Monique Woodard Is Leaving 500 Startups, Destination: Unknown

Monique Woodard Is Leaving 500 Startups, Destination: Unknown


Monique Woodard, a venture capitalist and partner at 500 Startups in Silicon Valley, announced that she is leaving the early-stage venture fund and seed accelerator where she grew her reputation as an access point for underrepresented founders.

Her decision to leave 500 Startups, Woodard said in a Medium post, hinged on this question: Would she be taking opportunities off the table for the founders who need it most?

Woodard answered that question this way: “I’ve decided that there are even bigger doors for me to open.”

She’s not going very far, she said. “I plan to remain in venture and keep investing in companies that are creating new markets and founders.”

Woodard joined 500 Startups around two years ago as its first African-American venture partner to increase the firm’s investments in Black and Latino tech entrepreneurs, who have historically received just a fraction of U.S. venture funding.

The stereotype of a venture capitalist is a white male with a fat wallet, and Woodard stood out from the pack. She represented a “home run” for the firm, said Charles Belle, founder of the nonprofit Startup Policy Lab, in a March 2016 Ozy report.

Less than 1 percent of venture capital-backed Internet companies are founded by African Americans, CB Insights reported in 2010.
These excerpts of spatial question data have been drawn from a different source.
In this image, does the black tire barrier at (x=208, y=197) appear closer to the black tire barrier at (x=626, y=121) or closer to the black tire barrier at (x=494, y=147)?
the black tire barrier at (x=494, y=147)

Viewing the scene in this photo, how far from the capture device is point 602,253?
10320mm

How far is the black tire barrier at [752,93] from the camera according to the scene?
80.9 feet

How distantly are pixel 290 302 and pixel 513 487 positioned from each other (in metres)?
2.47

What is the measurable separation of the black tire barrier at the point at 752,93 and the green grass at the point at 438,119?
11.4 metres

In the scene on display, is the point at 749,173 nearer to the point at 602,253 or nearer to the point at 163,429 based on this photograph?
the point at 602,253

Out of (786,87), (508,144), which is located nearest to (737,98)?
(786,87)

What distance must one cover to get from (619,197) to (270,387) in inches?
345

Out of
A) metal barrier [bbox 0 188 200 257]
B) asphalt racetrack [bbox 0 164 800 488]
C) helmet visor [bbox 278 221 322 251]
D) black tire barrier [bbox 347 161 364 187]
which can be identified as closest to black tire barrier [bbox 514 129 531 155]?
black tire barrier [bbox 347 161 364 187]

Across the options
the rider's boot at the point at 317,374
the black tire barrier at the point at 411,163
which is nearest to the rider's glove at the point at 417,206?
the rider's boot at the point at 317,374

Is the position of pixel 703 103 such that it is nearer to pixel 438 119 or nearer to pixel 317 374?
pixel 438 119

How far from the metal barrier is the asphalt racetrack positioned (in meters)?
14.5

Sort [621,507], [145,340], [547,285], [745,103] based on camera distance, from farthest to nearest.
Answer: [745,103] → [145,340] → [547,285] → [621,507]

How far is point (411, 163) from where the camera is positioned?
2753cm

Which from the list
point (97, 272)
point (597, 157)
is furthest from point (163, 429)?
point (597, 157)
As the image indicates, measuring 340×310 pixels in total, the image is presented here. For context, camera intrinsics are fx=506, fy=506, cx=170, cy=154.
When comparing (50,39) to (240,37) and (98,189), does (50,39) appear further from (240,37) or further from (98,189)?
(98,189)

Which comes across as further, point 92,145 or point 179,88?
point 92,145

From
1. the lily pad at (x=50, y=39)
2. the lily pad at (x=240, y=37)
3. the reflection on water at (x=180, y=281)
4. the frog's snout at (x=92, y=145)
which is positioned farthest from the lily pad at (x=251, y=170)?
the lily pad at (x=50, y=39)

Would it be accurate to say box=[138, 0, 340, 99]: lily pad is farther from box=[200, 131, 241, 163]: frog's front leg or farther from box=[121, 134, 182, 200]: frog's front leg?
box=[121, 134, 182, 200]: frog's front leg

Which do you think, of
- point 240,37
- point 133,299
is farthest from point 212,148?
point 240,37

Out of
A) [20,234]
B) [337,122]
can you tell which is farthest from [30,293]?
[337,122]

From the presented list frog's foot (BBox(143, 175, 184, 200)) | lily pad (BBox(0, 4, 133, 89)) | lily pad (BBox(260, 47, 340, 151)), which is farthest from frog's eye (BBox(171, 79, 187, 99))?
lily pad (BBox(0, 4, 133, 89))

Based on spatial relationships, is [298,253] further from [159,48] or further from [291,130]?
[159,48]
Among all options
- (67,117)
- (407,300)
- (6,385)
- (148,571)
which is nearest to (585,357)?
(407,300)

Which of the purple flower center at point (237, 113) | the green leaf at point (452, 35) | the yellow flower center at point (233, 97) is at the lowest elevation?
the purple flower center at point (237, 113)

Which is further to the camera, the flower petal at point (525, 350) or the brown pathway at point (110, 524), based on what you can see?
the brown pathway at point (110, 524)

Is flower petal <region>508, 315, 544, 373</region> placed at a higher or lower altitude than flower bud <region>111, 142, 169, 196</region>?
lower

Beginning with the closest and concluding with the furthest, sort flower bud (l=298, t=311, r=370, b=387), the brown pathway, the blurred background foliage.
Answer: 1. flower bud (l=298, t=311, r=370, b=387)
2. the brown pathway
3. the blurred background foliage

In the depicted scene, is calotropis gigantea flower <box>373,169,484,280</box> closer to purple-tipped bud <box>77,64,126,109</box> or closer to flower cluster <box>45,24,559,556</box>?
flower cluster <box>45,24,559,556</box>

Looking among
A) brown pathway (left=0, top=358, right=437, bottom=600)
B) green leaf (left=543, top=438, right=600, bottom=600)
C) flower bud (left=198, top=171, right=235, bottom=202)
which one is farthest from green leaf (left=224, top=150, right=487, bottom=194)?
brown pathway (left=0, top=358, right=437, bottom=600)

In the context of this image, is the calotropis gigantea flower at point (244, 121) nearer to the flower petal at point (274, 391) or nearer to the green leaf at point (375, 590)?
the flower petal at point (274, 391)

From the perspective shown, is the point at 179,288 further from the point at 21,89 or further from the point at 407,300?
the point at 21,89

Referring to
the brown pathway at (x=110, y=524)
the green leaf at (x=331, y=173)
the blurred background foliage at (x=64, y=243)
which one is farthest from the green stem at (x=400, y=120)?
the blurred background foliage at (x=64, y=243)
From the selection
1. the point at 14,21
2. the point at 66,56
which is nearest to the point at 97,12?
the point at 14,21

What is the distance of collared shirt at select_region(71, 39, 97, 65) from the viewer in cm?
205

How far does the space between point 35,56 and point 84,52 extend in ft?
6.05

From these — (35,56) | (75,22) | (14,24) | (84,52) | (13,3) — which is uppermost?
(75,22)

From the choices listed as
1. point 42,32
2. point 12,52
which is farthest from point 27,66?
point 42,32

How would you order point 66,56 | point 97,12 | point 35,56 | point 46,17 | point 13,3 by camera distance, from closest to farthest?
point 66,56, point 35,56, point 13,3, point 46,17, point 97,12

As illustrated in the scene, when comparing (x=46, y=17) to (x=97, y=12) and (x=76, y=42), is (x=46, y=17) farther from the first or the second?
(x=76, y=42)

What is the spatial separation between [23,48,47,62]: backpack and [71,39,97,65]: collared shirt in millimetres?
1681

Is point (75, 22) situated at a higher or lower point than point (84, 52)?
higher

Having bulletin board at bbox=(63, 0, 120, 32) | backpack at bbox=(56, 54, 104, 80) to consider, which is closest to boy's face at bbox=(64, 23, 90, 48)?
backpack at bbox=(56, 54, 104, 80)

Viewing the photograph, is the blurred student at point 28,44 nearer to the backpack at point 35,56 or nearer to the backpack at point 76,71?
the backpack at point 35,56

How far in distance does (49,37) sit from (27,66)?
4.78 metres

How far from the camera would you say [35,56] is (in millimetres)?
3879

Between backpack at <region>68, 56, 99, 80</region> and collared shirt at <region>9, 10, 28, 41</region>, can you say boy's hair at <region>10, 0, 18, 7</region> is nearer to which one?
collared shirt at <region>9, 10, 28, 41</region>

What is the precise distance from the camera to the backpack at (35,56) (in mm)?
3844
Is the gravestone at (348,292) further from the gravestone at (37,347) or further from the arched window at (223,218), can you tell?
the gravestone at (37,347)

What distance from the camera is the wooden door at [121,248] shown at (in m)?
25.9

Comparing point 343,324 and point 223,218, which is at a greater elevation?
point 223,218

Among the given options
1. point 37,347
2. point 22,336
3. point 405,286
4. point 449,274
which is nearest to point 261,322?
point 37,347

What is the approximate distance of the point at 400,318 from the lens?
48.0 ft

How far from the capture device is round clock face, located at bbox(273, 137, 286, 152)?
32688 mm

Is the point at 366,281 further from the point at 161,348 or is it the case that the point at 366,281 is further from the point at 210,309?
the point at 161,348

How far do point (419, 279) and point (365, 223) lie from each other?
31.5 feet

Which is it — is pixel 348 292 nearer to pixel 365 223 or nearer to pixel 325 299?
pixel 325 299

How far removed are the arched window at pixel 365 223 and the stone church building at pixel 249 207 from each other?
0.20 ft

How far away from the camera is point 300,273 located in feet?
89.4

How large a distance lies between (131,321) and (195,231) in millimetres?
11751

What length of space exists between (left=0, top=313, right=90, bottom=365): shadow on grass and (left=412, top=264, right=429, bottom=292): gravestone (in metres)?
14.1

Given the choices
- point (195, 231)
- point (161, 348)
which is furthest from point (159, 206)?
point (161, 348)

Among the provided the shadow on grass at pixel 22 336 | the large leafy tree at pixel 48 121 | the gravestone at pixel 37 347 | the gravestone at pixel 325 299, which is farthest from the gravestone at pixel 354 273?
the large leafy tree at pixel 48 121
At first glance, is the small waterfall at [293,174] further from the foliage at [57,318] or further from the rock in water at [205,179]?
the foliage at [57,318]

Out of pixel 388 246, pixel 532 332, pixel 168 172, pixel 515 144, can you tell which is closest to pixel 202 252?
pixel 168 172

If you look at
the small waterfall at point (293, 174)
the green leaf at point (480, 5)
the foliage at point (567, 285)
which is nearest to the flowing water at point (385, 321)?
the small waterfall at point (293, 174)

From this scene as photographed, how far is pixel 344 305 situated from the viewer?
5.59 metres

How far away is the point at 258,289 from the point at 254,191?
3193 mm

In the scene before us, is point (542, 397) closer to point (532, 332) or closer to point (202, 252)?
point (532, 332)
500 Start-ups was co-founded by Christine Tsai and Dave McClure in 2010. McClure resigned in 2017 as a general partner following accusations of inappropriate behavior by several women.

Woodard thanked McClure and Tsai for “creating a place that hired women investors long before it was the thing to do,” for hiring a female partner and for investing in women and minority founders “long before it was an industry-wide point of discussion”:

I will forever remember the two of you for creating the global platform that has allowed us to invest in and support entrepreneurs all over the world,” Woodard said in her Medium announcement.

Woodard is the co-founder of Black Founders, a national community of entrepreneurs who work to increase the number of successful black entrepreneurs in tech. She was one of the first Innovation Fellows for the City of San Francisco and has helped cities use tech to innovate workforce and civic services. She has more than 15 years of entrepreneur and operating experience in consumer, e-commerce, and civic tech, according to her 500 Startups bio.

During her time at 500 Startups, Woodard said she had the chance to invest in and mentor companies that she believed in, including Blavity, ROHO, Flye, Printivo, Win-Win, Level Therapy, Silvernest, GovList, UrbanLogiq, CourtBuddy, Fyodor Biotech, MailHaven and O.School.

Woodard grew up on a small farm in Ocala, Florida, and moved across the country to Silicon Valley, California, 10 years ago without knowing anyone there, Ozy reported. She initially dabbled in building companies, including a project called Speak Chic — a mobile app that teaches you how to correctly pronounce fashion brands.

Even before Woodard’s appointment, 500 Startups had an investing team that was more diverse than most venture firms, USA Today reported. Eleven of 33 partners were women and 500 Startups has backed more than 400 female-led companies.

“It’s hard to find black and Latino founders if you don’t have Black and Latino investors on your staff,” Woodard said. “We have to diversify who’s going out there and finding companies and who’s writing the checks.”

In her farewell announcement on Medium, Woodard said she is excited about her angel investment in Mented Cosmetics — a direct-to-consumer beauty brand for women of color (Asian, Black, Latina, Middle Eastern and multiracial).

Silicon Valley is ignoring untapped markets at its own peril, Tsai told USA Today:

“A lot of Silicon Valley venture capitalists are disconnected from African Americans, Latinos and other people of color. They don’t understand these markets and, unfortunately, if they don’t understand them they are inclined to say, ‘I don’t get it,’ or ‘I can’t help you,’ or ‘I don’t think that’s a big market,'” she said.

When Woodard went to work at 500 Startups, she said she could count on one hand the Black investors in Silicon Valley. They included Y Combinator’s Michael Seibel, Precursor Ventures’ Charles Hudson, Intel Capital’s Lisa Lambert and Laurence “Lo” Toney from GV (formerly Google Ventures).

Woodard said she still believes in 500 Startups’ mission to fund the best founders all over the world. “I do believe that at least one of the tech industry’s top startup accelerators should be run by a woman (+ a woman of color) and I’m rooting for Christine Tsai,” she said.